Competitors from across the world were challenged to come up with the best aerodynamic designs and techniques in three categories: longest distance, longest airtime, and aerobatics.

Planes can only be modified by folding – no ripping, gluing, cutting, stapling or weighting of the plane is permitted, and the event was monitored by Guinness Book of World Records’ officials.

Connor Wynn, 25, from London, represented Great Britain in the aerobatics category and finished in seventh place.

Mr Wynn had 60 seconds to perform in front of three judges, including aviation star Dario Costa of Italy, whose record-setting “Tunnel Pass” flight went viral last year.

Mr Wynn said: “It felt amazing to represent Great Britain and just fly the flag out here. I’ve never represented Great Britain for anything… I’ve lost my voice from shouting and supporting (my teammates).

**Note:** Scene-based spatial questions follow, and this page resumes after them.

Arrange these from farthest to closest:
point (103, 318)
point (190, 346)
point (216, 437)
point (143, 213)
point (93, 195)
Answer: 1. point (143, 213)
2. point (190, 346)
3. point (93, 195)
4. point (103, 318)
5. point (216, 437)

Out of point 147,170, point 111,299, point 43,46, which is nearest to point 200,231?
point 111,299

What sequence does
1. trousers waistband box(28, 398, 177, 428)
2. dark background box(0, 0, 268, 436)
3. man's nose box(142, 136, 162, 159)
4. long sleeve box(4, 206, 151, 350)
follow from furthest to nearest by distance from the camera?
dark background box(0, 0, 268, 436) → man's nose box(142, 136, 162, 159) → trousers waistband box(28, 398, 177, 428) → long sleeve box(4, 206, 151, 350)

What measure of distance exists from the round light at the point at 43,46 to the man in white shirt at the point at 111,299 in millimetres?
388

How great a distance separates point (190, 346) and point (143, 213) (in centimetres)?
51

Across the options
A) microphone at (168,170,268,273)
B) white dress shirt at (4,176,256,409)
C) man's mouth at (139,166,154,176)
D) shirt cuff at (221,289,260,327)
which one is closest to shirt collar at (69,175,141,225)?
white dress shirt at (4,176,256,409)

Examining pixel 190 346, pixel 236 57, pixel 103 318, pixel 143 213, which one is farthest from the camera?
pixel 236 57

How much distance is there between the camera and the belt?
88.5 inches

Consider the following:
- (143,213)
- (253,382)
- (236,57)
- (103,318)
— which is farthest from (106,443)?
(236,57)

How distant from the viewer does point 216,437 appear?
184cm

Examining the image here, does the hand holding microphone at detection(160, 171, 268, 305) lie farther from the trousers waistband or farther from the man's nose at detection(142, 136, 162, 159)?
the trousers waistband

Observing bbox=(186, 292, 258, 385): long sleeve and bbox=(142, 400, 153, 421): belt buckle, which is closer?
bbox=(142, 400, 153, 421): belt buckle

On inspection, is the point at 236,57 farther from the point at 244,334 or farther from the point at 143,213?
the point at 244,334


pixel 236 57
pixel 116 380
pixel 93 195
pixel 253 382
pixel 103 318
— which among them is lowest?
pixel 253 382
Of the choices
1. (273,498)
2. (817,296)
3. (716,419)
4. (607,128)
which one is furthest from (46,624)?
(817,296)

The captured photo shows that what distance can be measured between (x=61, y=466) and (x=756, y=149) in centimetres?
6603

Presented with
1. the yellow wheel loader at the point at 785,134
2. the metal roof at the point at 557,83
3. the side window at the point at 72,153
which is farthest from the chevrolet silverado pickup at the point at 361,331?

“Granted it’s paper planes and not the most athletic of sports, but there is still skill involved. The atmosphere was incredible all weekend, a proper electric atmosphere.”

Although he did not win, Mr Wynn’s performance left a mark on the judge Costa who was impressed by the Brit’s decision to perform dressed as the superhero Batman.

“I really wanted to have a selfie with Batman,” Costa said. “It’s a shame my son was not here because he is a big fan of Batman and he would have loved it.

“The competitors are using paper planes which is something we all grew up with, especially when I look back to my childhood when I was dreaming of being a pilot.

“It is great that Red Bull is using this as a tool to bring together people from all over the world.”

Other highlights of the event saw aerobatics winner Seunghoon Lee, from South Korea, propose to his girlfriend after being crowned the champion.

Mr Lee, who was dressed in a black three-piece suit, got down on one knee in front of the packed crowd at Hanger 7, and asked his girlfriend to marry him, to which she said yes.